Al día siguiente se despertó enfermo. La frente le quemaba y le dolía todo el cuerpo. No quería probar bocado pero la mujer insistía, quería meterle comida por las orejas. Decía que le daría fuerzas para recuperarse. Las verduras se habían acabado, pero parecía que la mujer tenía acceso a un frigorífico entero. La carne era infinita. Ella se encontraba perfectamente, Grisha debía haberse pegado una peste mientras enterraba a los muertos. Tendría que haberlos dejado a merced de los perros, que le importaba. Ellos también necesitaban comer.

Estuvo postrado todo el día, vomitando ocasionalmente, y al anochecer pensó que se iba a morir. Soñaba que los perros salvajes lo desenterraban, que le arrancaban las piernas y se las comían. La mujer lo atendía, lo alimentaba, le daba vodka, le decía pobre Nikolai, y él alucinaba. Ahora era ella la que lo desenterraba y le arrancaba las piernas, pero se las daba a él para comer. Come Nikolai, esto te dará fuerzas. Nos iremos a vivir lejos de la guerra, a un campo fértil. Tendremos una huerta de tomates y criaremos vacas. Y caballos. Siempre te gustaron los caballos, Nikolai. No me llamo Nikolai. Tendrás los hijos que siempre quisiste y envejeceremos juntos. Que no soy Nikolai, me llamo Grisha. ¿Qué dices Nikolai? ¿Quién es Grisha? Yo, Grigory. Sargento mayor Grigory Nikitovich Silvestrov, del hexagésimo séptimo regimiento de la división acorazada treinta y cuatro del octavo cuerpo mecanizado con base en Kiev. ¿Kiev? Estás alucinando por la fiebre Nikolai. ¡No soy Nikolai! ¡Nikolai debe estar muerto! ¡Reventado en mil pedazos o enterrado en alguna parte! ¡Comido por los perros! ¡Yo soy otra persona! ¿Qué otra persona? ¡Yo! ¡Grigory!
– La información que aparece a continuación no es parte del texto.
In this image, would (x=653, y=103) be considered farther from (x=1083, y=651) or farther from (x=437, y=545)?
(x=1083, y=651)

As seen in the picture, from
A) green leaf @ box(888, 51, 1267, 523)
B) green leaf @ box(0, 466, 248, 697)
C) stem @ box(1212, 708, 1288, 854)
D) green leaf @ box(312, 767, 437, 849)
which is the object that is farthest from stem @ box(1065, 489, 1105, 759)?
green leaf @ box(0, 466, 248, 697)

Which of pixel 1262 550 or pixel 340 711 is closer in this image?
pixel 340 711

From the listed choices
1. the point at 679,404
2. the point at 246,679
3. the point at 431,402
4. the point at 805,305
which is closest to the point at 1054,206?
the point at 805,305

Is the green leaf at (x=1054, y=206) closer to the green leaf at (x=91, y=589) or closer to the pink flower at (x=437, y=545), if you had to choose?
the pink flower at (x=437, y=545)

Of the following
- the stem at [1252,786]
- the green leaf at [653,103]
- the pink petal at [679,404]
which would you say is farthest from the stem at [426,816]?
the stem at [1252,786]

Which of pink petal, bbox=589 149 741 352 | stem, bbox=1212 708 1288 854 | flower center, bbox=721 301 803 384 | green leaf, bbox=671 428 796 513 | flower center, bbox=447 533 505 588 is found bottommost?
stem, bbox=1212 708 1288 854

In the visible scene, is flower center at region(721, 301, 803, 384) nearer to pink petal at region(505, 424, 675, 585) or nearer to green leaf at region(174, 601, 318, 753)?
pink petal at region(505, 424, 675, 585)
Y cuando Grisha despertó en su lecho improvisado, varios días después, no era la mujer la que lo miraba desde arriba con sus enormes ojos verdes si no sus compañeros de tanque, Arseni Filippovich y Pavel Valentinovich. Les pidió agua y le dieron de beber de una cantimplora. Le contaron sus aventuras, que estuvieron prisioneros de los alemanes, pero que el General Vasilevski los había hecho huir al otro lado del Dniéper y los había liberado. Y entonces lo primero que hicieron fue pedir que los dejaran venir a buscarlo. Que susto que tuvieron cuando encontraron al tanque rodeado de cadáveres desenterrados y mutilados, pero que alivio al encontrar la nota que los guió hasta la casa.

-Esos malditos perros -dijo Grisha-. No dejan descansar a nadie.

-A nadie -dijo Pavel Valentinovich-. Ni siquiera a las mujeres y a los niños.